Saved data entries:
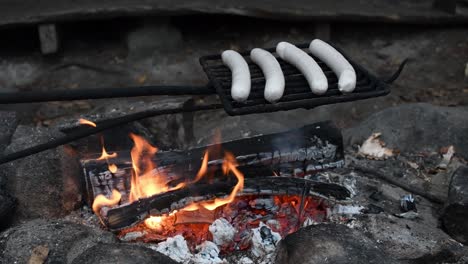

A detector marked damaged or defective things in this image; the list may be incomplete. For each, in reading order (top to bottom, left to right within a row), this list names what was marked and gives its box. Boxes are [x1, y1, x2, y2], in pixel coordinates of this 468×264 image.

charred wood plank [104, 176, 350, 230]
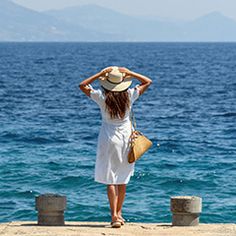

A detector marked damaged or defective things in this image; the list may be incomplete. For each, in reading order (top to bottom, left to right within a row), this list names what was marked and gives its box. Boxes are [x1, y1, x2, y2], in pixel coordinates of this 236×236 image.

rusty metal on bollard [35, 194, 66, 227]
rusty metal on bollard [171, 195, 202, 227]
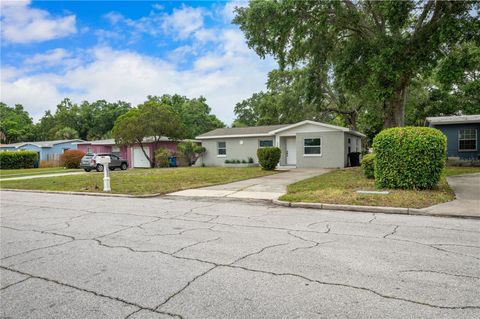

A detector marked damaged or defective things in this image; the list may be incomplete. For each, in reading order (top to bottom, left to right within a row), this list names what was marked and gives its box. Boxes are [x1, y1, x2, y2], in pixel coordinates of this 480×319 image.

crack in asphalt [0, 264, 184, 319]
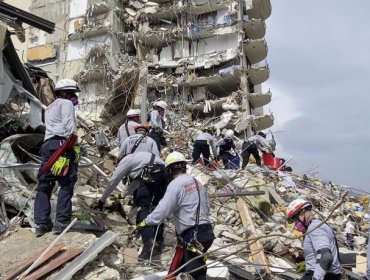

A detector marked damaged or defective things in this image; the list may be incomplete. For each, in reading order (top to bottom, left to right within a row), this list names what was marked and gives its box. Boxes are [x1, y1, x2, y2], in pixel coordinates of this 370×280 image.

broken timber beam [236, 198, 270, 274]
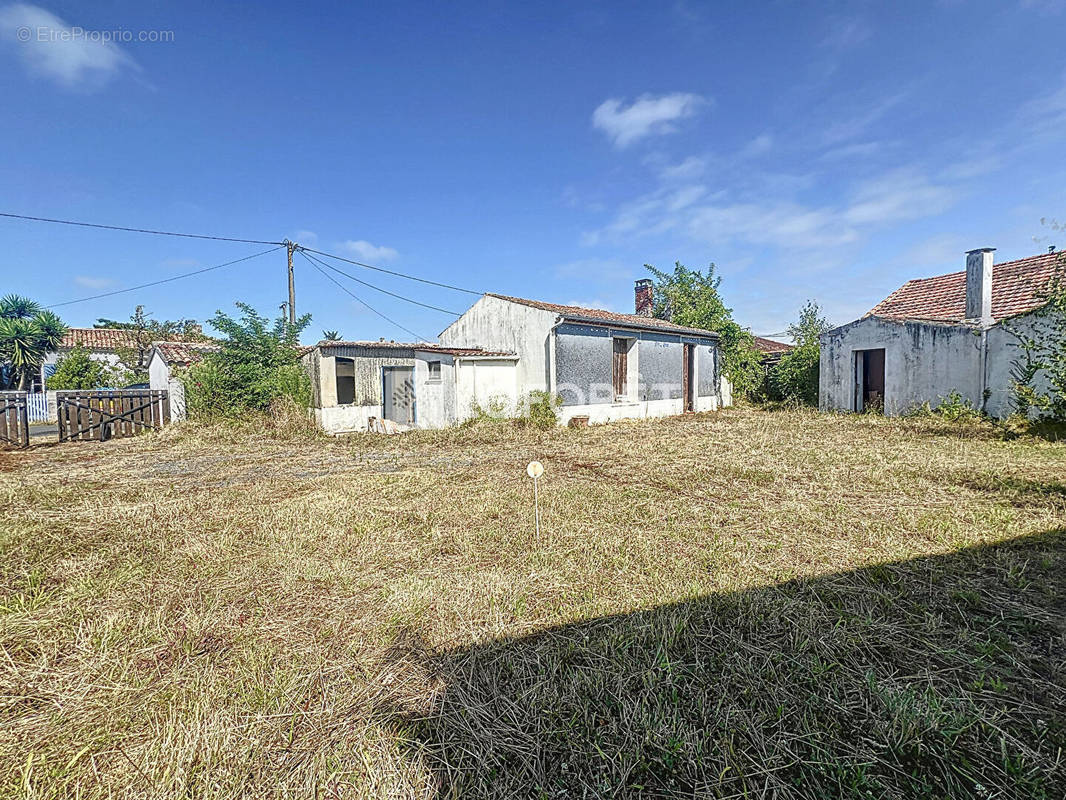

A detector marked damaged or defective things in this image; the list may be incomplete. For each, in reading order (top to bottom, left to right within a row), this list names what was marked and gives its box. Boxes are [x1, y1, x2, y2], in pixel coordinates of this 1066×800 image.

rusty metal door [382, 368, 416, 428]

* The problem
Would you retype every line shown above exactly, leaving the pictures aside?

* Result below
A detector marked damaged or defective things in this image; the list may be incomplete. For each, in reading order (top to bottom, left to right within a row), this list names what was marked and gives its box. Boxes are [x1, y1, x2, y2], in pixel coordinates of this 468×264 image.

charred wood plank [104, 176, 350, 230]

A detector marked damaged or defective things in this image; the list may be incomplete. For each, in reading order (top to bottom, left to right within a row), this list names what was marked and gives its box. Boxes are [x1, y1, x2, y2], in pixel coordinates of this 236×236 image.

rusty metal on bollard [35, 194, 66, 227]
rusty metal on bollard [171, 195, 202, 227]

A detector marked damaged or defective things in this image; the list may be incomplete. For each, in reading order (top to bottom, left to right within a row), this list names what was marked and gives its box. Boxes are [x1, y1, x2, y2], in pixel coordinates of this 480×319 image.

crack in asphalt [0, 264, 184, 319]

A detector marked damaged or defective things in this image; the list may be incomplete. For each, in reading order (top to bottom, left to right within a row), this list names what was marked and gives its box. Boxes are [x1, y1, x2, y2], in pixel coordinates of this 370×280 image.

broken timber beam [236, 198, 270, 274]

A detector marked damaged or defective things in this image; the list may be incomplete. For each, in reading order (top to bottom, left to right within a row), this list names what was marked and gives its box. Boxes are [x1, y1, x2, y2], in pixel coordinates of this 1066×800 image.

rusty metal door [382, 368, 416, 428]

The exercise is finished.